** Saved entries **
_ _ _ _ _

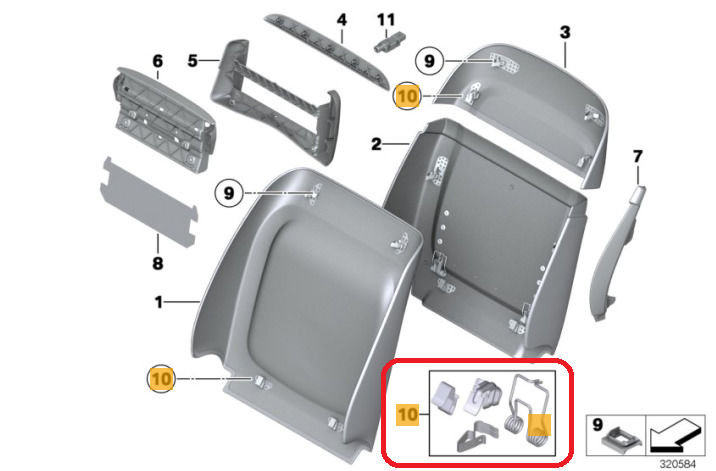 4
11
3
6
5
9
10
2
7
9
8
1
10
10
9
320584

_ _ _ _ _

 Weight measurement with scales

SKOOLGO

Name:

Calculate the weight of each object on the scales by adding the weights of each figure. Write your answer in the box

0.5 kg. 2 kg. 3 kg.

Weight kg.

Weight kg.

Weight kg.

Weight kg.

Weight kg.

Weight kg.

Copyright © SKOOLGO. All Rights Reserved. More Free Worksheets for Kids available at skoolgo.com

_ _ _ _ _

** About this task **
Go through the lines above and copy any that contain "SKOOLGO".

** Completed exercise **
SKOOLGO
Copyright © SKOOLGO. All Rights Reserved. More Free Worksheets for Kids available at skoolgo.com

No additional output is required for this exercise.